**Records for the task**
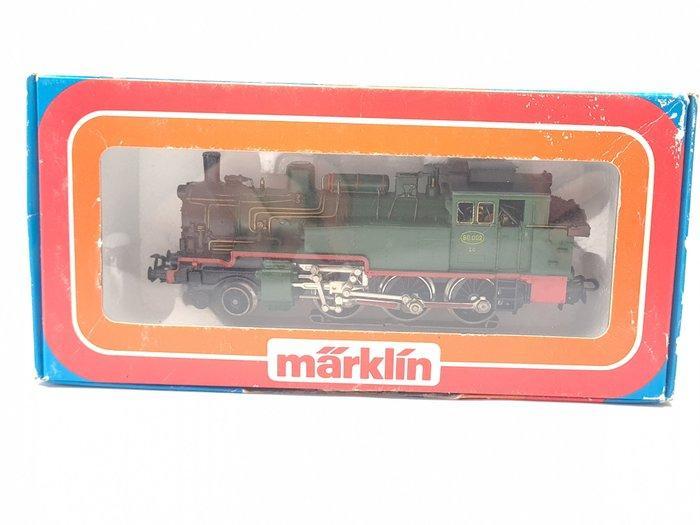 Märklin H0 - 3101 - Tender locomotief (1) - Serie 96 - NMBS, Hobby en Vrije tijd, Modeltreinen | H0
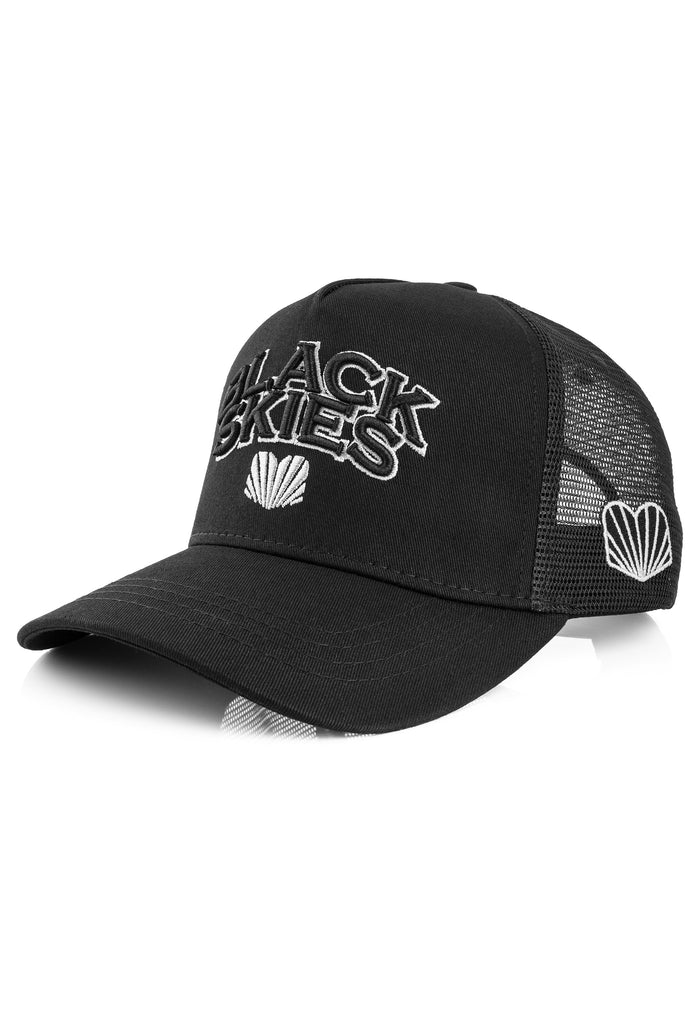Blackskies-Team-Baseball-Cap-Black-Grey-5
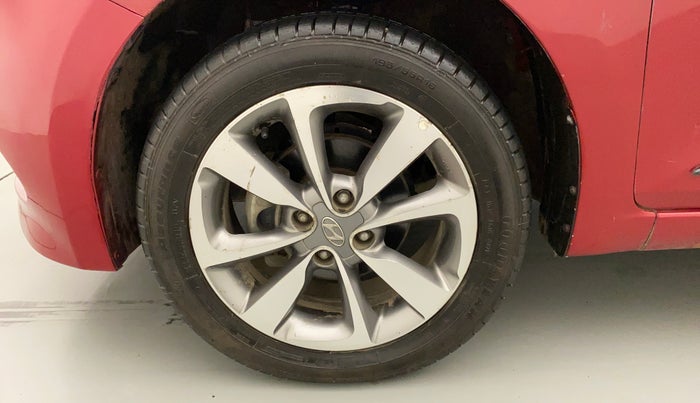 2015 Hyundai Elite i20 ASTA 1.2, Petrol, Manual, 39,003 km, Left Front Wheel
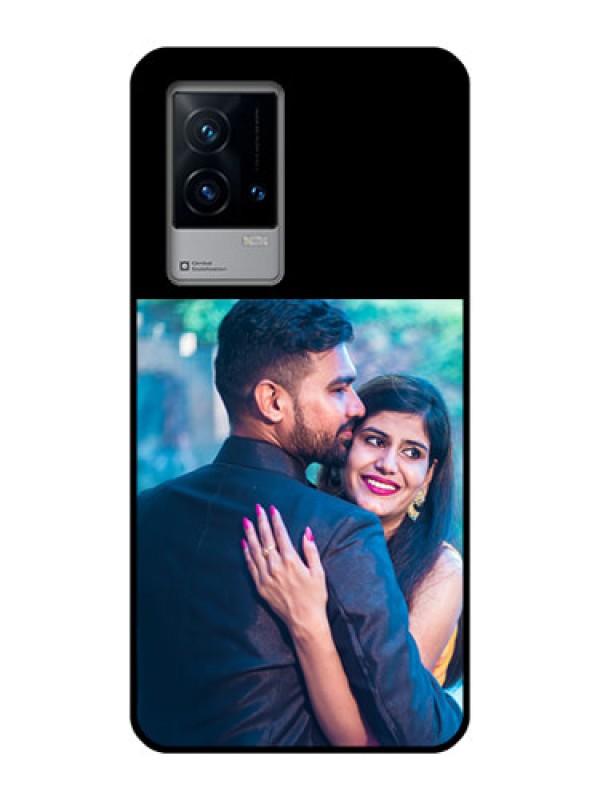 Custom iQOO 9 5G Custom Glass Phone Case - Upload Full Picture With Custom Color Design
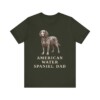 American Water Spaniel Dad Shirt, Vintage Dog Sketch Tee, Dog Dad Gift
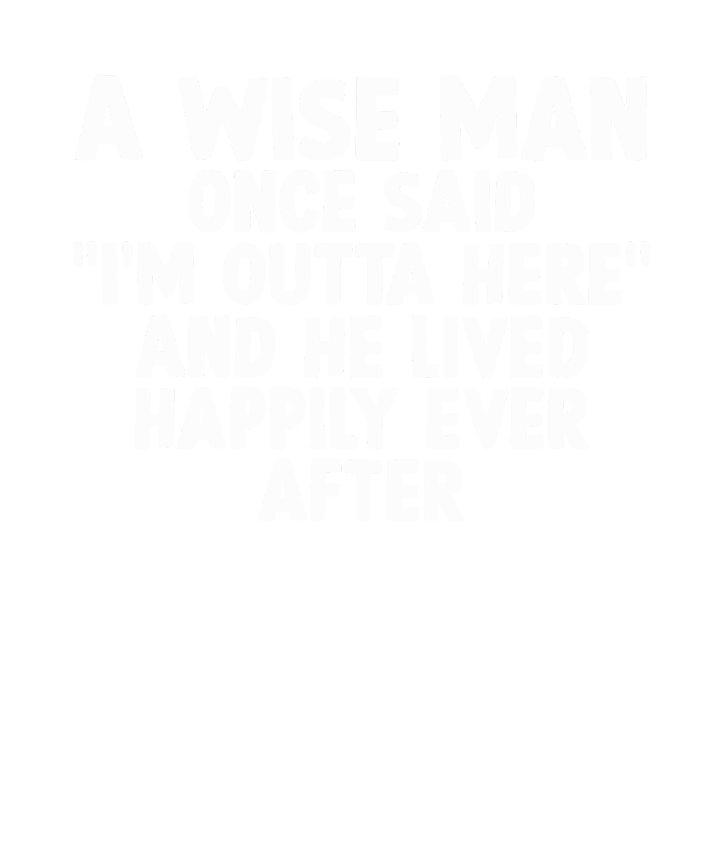 Wise Man Retirement Journey DTF Transfer
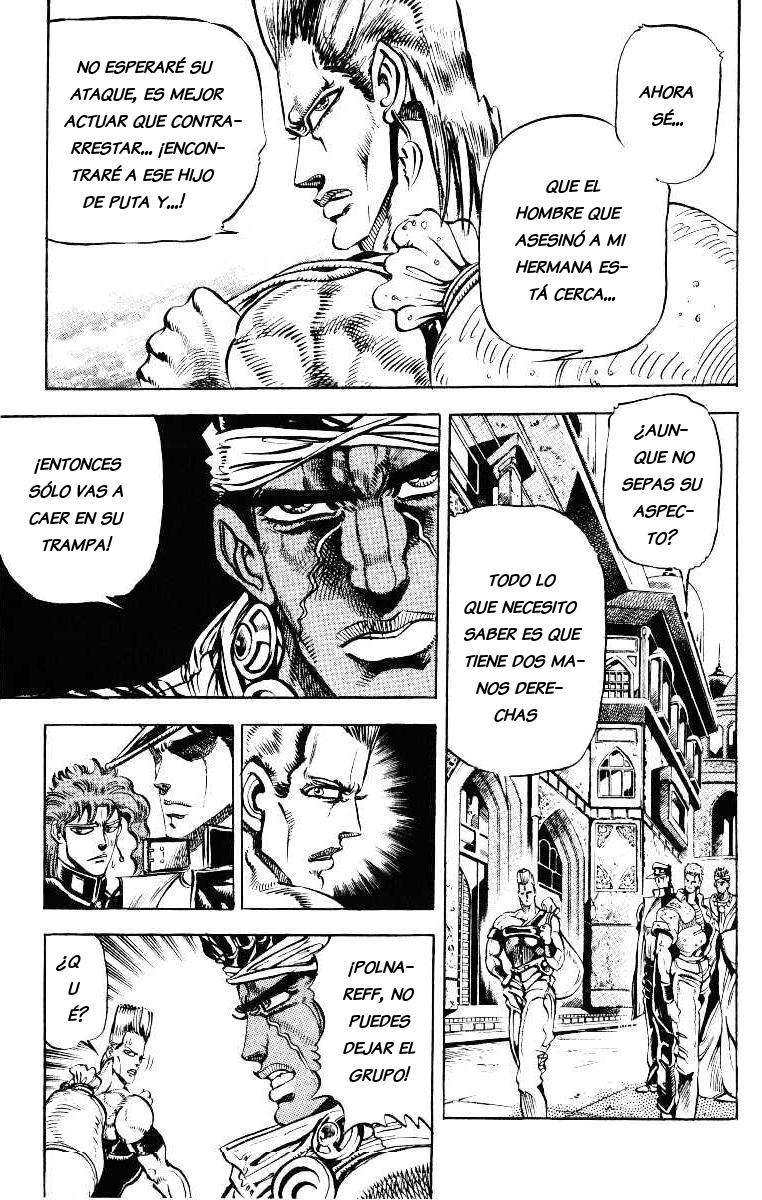 Read JoJo's Bizarre Adventure Parte 3 Stardust Crusaders ES Manga Online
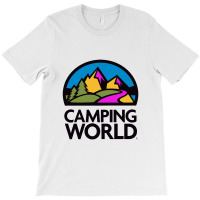 Camping World T-shirt | Artistshot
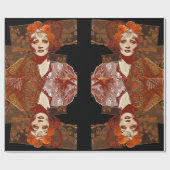 The Devil is a Woman Cadeaupapier (Vlak)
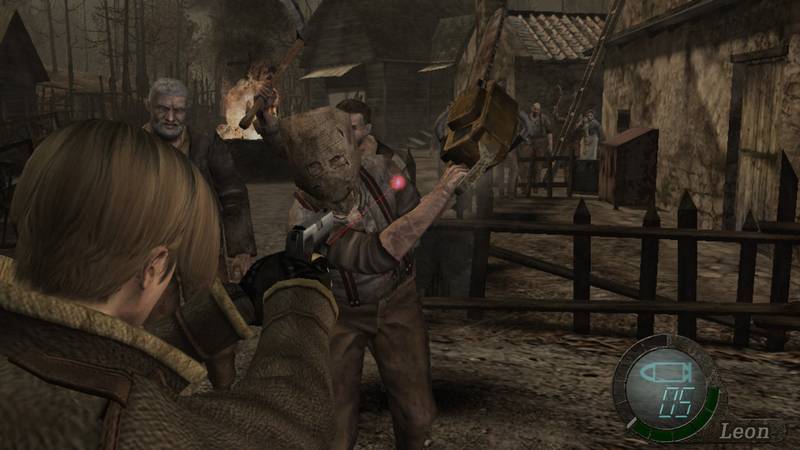 XX 危机 4-resident evil 4 游戏截图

**Exercise goal**
Give again exactly the lines from the one that contains "Wise Man Retirement Journey DTF Transfer" through the end of the material, both ends included, omitting the pictures.

**Response**
 Wise Man Retirement Journey DTF Transfer
 Read JoJo's Bizarre Adventure Parte 3 Stardust Crusaders ES Manga Online
 Camping World T-shirt | Artistshot
 The Devil is a Woman Cadeaupapier (Vlak)
 XX 危机 4-resident evil 4 游戏截图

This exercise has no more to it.